++++ INPUT FOR THIS TASK ++++

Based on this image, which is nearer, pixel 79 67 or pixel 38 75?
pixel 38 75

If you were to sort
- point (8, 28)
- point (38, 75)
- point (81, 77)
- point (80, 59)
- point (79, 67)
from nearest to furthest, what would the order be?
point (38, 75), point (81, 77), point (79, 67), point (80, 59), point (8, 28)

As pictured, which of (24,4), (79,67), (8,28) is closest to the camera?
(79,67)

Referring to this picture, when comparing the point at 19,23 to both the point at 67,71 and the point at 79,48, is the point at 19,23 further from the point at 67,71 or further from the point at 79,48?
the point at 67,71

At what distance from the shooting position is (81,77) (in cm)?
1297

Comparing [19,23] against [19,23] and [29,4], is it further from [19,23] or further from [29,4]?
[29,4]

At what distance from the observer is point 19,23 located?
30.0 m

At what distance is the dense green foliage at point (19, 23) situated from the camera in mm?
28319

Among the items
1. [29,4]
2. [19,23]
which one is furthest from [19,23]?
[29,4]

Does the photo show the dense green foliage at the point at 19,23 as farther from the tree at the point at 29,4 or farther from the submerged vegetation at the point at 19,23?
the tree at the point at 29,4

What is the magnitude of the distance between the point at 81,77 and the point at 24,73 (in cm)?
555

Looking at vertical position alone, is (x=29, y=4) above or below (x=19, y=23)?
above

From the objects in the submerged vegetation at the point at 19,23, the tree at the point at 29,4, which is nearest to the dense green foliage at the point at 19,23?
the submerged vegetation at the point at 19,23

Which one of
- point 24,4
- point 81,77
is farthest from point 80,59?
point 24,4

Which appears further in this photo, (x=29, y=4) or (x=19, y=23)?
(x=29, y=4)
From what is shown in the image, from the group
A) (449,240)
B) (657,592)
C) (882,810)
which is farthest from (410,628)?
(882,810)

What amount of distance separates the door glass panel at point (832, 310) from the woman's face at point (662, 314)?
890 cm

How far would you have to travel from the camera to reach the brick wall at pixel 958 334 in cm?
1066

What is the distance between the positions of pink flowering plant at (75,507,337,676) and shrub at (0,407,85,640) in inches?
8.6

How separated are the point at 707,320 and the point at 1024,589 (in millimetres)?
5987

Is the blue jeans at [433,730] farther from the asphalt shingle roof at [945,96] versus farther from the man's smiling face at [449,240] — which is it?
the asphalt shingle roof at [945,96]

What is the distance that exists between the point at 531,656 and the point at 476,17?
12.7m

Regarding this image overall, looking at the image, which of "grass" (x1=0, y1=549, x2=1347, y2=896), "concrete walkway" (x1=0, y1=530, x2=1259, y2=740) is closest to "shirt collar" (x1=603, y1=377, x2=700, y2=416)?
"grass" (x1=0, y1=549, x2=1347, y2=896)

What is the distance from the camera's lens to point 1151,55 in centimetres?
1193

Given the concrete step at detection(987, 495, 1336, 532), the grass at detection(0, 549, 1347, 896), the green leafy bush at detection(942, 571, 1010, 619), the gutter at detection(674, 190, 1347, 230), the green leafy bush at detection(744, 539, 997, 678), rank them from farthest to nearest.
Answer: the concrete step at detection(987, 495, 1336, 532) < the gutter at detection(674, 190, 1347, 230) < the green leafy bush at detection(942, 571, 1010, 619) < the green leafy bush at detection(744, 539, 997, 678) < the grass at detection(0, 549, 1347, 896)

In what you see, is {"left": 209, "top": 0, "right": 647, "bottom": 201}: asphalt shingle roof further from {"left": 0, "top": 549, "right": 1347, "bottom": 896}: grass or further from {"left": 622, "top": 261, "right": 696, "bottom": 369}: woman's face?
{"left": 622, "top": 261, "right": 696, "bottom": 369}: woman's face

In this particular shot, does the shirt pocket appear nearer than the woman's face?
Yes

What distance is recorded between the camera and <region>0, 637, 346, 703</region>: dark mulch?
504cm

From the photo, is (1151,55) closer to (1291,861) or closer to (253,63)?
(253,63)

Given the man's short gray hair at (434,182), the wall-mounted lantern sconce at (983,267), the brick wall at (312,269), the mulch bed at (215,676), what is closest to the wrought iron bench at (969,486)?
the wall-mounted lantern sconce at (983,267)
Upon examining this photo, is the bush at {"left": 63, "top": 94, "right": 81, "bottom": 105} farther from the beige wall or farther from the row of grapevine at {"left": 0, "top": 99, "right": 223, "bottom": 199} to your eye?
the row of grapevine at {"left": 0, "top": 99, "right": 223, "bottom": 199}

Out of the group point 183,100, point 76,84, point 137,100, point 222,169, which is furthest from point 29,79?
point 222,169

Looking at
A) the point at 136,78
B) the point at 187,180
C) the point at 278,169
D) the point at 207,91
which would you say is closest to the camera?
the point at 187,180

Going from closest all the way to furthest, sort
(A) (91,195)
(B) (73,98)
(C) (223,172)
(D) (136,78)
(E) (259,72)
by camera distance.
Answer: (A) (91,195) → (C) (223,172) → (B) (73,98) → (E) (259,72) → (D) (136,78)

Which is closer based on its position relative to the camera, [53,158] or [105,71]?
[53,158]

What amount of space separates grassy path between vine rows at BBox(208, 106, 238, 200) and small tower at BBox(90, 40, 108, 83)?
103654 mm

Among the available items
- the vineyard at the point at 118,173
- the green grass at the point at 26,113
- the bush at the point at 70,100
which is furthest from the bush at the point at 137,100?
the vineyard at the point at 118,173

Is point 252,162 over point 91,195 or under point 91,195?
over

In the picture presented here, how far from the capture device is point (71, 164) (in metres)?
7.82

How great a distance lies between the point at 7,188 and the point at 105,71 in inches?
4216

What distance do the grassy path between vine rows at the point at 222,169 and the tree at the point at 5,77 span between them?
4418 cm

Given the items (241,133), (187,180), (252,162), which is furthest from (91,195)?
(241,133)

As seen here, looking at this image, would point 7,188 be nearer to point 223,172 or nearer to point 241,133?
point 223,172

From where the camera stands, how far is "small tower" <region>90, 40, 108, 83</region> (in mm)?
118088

++++

● WHAT IS REQUIRED
Repeat these lines with "dense green foliage" swapped for "thick green foliage" and everything else unchanged.

● PROBLEM SOLUTION
Based on this image, which is nearer, pixel 79 67 or pixel 38 75?
pixel 38 75

If you were to sort
- point (8, 28)
- point (38, 75)
- point (81, 77)
- point (80, 59)
- point (79, 67)
from nearest to furthest, what would the order be?
point (38, 75), point (81, 77), point (79, 67), point (80, 59), point (8, 28)

As pictured, which of (24,4), (79,67), (8,28) is closest to the camera?
(79,67)

Referring to this picture, when comparing the point at 19,23 to both the point at 67,71 and the point at 79,48, is the point at 19,23 further from the point at 67,71 or further from the point at 79,48?
the point at 67,71

At what distance from the shooting position is (81,77) (in cm)?
1297

Comparing [19,23] against [19,23] and [29,4], is it further from [19,23] or further from [29,4]?
[29,4]

At what distance from the observer is point 19,23 located?
30.0 m

At what distance is the thick green foliage at point (19, 23) situated from the camera in mm?
28319

Among the items
1. [29,4]
2. [19,23]
which one is furthest from [19,23]?
[29,4]

Does the photo show the thick green foliage at the point at 19,23 as farther from the tree at the point at 29,4 or farther from the submerged vegetation at the point at 19,23?
the tree at the point at 29,4

What is the magnitude of the distance between the point at 81,77 and the point at 24,73 (in cm)?
555

Looking at vertical position alone, is (x=29, y=4) above or below (x=19, y=23)?
above

From the objects in the submerged vegetation at the point at 19,23, the tree at the point at 29,4, which is nearest to the thick green foliage at the point at 19,23?
the submerged vegetation at the point at 19,23

Which one of
- point 24,4
- point 81,77
is farthest from point 80,59?
point 24,4

Which appears further in this photo, (x=29, y=4) or (x=19, y=23)?
(x=29, y=4)
From what is shown in the image, from the group
A) (449,240)
B) (657,592)
C) (882,810)
which is farthest from (410,628)?
(882,810)

What amount of distance separates the door glass panel at point (832, 310) from the woman's face at point (662, 314)?
890 cm

How far would you have to travel from the camera to reach the brick wall at pixel 958 334 in cm?
1066

What is the distance between the positions of pink flowering plant at (75,507,337,676) and shrub at (0,407,85,640) in inches?
8.6

How separated are the point at 707,320 and the point at 1024,589 (in millimetres)?
5987

Is the blue jeans at [433,730] farther from the asphalt shingle roof at [945,96] versus farther from the man's smiling face at [449,240] — which is it?
the asphalt shingle roof at [945,96]

What is the distance that exists between the point at 531,656 and the point at 476,17?
12.7m

Regarding this image overall, looking at the image, which of "grass" (x1=0, y1=549, x2=1347, y2=896), "concrete walkway" (x1=0, y1=530, x2=1259, y2=740) is closest to "shirt collar" (x1=603, y1=377, x2=700, y2=416)?
"grass" (x1=0, y1=549, x2=1347, y2=896)

What is the distance from the camera's lens to point 1151,55 in centimetres?
1193

Given the concrete step at detection(987, 495, 1336, 532), the grass at detection(0, 549, 1347, 896), the green leafy bush at detection(942, 571, 1010, 619), the gutter at detection(674, 190, 1347, 230), the green leafy bush at detection(744, 539, 997, 678), rank them from farthest to nearest.
Answer: the concrete step at detection(987, 495, 1336, 532) < the gutter at detection(674, 190, 1347, 230) < the green leafy bush at detection(942, 571, 1010, 619) < the green leafy bush at detection(744, 539, 997, 678) < the grass at detection(0, 549, 1347, 896)

In what you see, is {"left": 209, "top": 0, "right": 647, "bottom": 201}: asphalt shingle roof further from {"left": 0, "top": 549, "right": 1347, "bottom": 896}: grass or further from {"left": 622, "top": 261, "right": 696, "bottom": 369}: woman's face?
{"left": 622, "top": 261, "right": 696, "bottom": 369}: woman's face

In this particular shot, does the shirt pocket appear nearer than the woman's face?
Yes

What distance is recorded between the camera and <region>0, 637, 346, 703</region>: dark mulch?
504cm

From the photo, is (1151,55) closer to (1291,861) or closer to (253,63)?
(253,63)

Given the man's short gray hair at (434,182), the wall-mounted lantern sconce at (983,267), the brick wall at (312,269), the mulch bed at (215,676), what is closest to the wrought iron bench at (969,486)?
the wall-mounted lantern sconce at (983,267)
Upon examining this photo, is the bush at {"left": 63, "top": 94, "right": 81, "bottom": 105} farther from the beige wall or farther from the row of grapevine at {"left": 0, "top": 99, "right": 223, "bottom": 199} to your eye?
the row of grapevine at {"left": 0, "top": 99, "right": 223, "bottom": 199}

Out of the group point 183,100, point 76,84, point 137,100, point 222,169, which is furthest from point 29,79?
point 222,169

Looking at
A) the point at 136,78
B) the point at 187,180
C) the point at 278,169
D) the point at 207,91
which would you say is closest to the camera?
the point at 187,180

Going from closest all the way to furthest, sort
(A) (91,195)
(B) (73,98)
(C) (223,172)
(D) (136,78)
(E) (259,72)
by camera distance.
Answer: (A) (91,195) → (C) (223,172) → (B) (73,98) → (E) (259,72) → (D) (136,78)

Which is closer based on its position relative to the camera, [53,158] or [105,71]?
[53,158]

What amount of space separates grassy path between vine rows at BBox(208, 106, 238, 200) and small tower at BBox(90, 40, 108, 83)?
103654 mm

Among the available items
- the vineyard at the point at 118,173
- the green grass at the point at 26,113
- the bush at the point at 70,100
which is furthest from the bush at the point at 137,100?
the vineyard at the point at 118,173

Is point 252,162 over point 91,195 or under point 91,195?
over

In the picture presented here, how far from the capture device is point (71, 164) (in metres)?
7.82

How great a distance lies between the point at 7,188 and the point at 105,71 in inches?
4216

What distance do the grassy path between vine rows at the point at 222,169 and the tree at the point at 5,77 span between them?
4418 cm

Given the items (241,133), (187,180), (252,162), which is furthest from (91,195)?
(241,133)

As seen here, looking at this image, would point 7,188 be nearer to point 223,172 or nearer to point 241,133?
point 223,172

From where the camera stands, how far is "small tower" <region>90, 40, 108, 83</region> (in mm)?
118088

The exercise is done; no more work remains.